Sure enough my mother, Socorro Magda, was born in mid-June and was perfectly healthy. And to think, without the intercession of the Virgin Mary, baby Cori wouldn’t have existed and neither would I. Instantly I felt immense gratitude and awe for how loving a mother Mary is to hear one humble woman’s prayer that would have so much effect on the years to come. And instantly, I loved her.
I don’t know much about my grandma Santos. She died a long time before I was born. I knew she had a terrific rose garden that I’ve seen in a picture. The garden was the whole front yard and the rose bushes were taller than her in the picture. She held a rose in her hand the size of a grapefruit. My mom was in a picture with her too, taken about the same time. Mom looked to be in her teens, which meant Grandma was almost 60 at the time the picture was taken. But she still looked strong and able.
There’s only a little more than that that I know about her really. Strong and devoted. Just like Mary.
So when I think of Mary, my image isn’t of the woman who raised me but the woman who raised my mother.

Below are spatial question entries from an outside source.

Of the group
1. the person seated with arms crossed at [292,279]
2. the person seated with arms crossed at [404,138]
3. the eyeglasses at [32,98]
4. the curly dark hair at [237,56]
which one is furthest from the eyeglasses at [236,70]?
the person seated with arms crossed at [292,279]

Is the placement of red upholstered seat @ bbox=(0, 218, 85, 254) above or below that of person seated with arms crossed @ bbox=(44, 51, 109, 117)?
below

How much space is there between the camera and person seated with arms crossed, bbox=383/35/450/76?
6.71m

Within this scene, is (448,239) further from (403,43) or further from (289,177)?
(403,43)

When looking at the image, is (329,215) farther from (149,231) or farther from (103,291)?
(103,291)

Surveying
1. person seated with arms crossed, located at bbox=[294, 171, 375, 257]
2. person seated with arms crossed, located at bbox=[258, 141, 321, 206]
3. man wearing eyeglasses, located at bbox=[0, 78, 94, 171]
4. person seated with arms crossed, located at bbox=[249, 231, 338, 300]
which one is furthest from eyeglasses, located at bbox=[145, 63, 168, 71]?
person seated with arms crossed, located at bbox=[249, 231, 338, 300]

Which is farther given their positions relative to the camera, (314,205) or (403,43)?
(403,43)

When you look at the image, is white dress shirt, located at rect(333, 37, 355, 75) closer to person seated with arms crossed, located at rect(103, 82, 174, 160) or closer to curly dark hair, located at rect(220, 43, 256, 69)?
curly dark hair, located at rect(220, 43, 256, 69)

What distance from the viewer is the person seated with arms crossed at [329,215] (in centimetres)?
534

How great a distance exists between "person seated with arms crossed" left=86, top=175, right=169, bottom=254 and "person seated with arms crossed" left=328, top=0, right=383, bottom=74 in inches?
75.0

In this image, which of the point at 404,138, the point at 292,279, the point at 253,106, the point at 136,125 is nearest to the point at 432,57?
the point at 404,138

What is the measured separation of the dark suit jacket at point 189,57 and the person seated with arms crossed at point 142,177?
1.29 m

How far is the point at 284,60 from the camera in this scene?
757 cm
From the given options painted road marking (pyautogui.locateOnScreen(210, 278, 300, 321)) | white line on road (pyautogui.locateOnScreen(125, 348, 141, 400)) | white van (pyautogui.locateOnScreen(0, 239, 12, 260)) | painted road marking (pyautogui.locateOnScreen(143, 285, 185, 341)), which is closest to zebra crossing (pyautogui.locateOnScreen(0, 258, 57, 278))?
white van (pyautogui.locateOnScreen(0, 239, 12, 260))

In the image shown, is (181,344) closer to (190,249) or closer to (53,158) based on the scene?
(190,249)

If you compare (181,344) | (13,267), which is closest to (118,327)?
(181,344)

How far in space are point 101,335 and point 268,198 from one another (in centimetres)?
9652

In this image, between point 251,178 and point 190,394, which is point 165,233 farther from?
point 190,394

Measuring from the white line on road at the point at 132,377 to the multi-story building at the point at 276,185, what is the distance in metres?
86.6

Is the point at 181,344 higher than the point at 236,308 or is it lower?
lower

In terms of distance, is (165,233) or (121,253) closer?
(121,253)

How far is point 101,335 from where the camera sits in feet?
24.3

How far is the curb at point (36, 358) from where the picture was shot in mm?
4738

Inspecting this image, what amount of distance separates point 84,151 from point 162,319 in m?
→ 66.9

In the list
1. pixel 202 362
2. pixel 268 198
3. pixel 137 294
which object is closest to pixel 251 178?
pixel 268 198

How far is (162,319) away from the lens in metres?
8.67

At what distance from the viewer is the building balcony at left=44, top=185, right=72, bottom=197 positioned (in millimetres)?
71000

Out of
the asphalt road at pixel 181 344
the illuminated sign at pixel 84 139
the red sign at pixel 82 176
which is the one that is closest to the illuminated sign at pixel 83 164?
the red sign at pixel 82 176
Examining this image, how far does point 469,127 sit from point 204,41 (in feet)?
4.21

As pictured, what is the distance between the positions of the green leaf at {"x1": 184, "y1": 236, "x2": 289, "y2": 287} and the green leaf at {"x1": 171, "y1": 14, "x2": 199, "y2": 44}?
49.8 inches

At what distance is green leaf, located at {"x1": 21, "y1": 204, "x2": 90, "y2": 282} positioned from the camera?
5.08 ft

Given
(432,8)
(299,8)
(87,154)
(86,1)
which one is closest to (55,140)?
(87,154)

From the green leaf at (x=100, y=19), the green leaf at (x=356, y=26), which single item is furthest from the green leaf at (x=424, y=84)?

At one time I worried if my grandmotherly affection for Mary was incomplete, if I was missing the mark somehow. But last year at the May Theology on Tap the Dominican Sisters of Mary, Mother of the Eucharist were there giving testimonies about Mary’s influence in their lives. My doubts about my “wrong kind of maternal” affection for Mary loomed in my mind. I was able to ask Sister Thomas Aquinas about it and she gave me all the encouragement I needed to know I wasn’t wrong.
A grandmother is a mother twice over: a matriarch.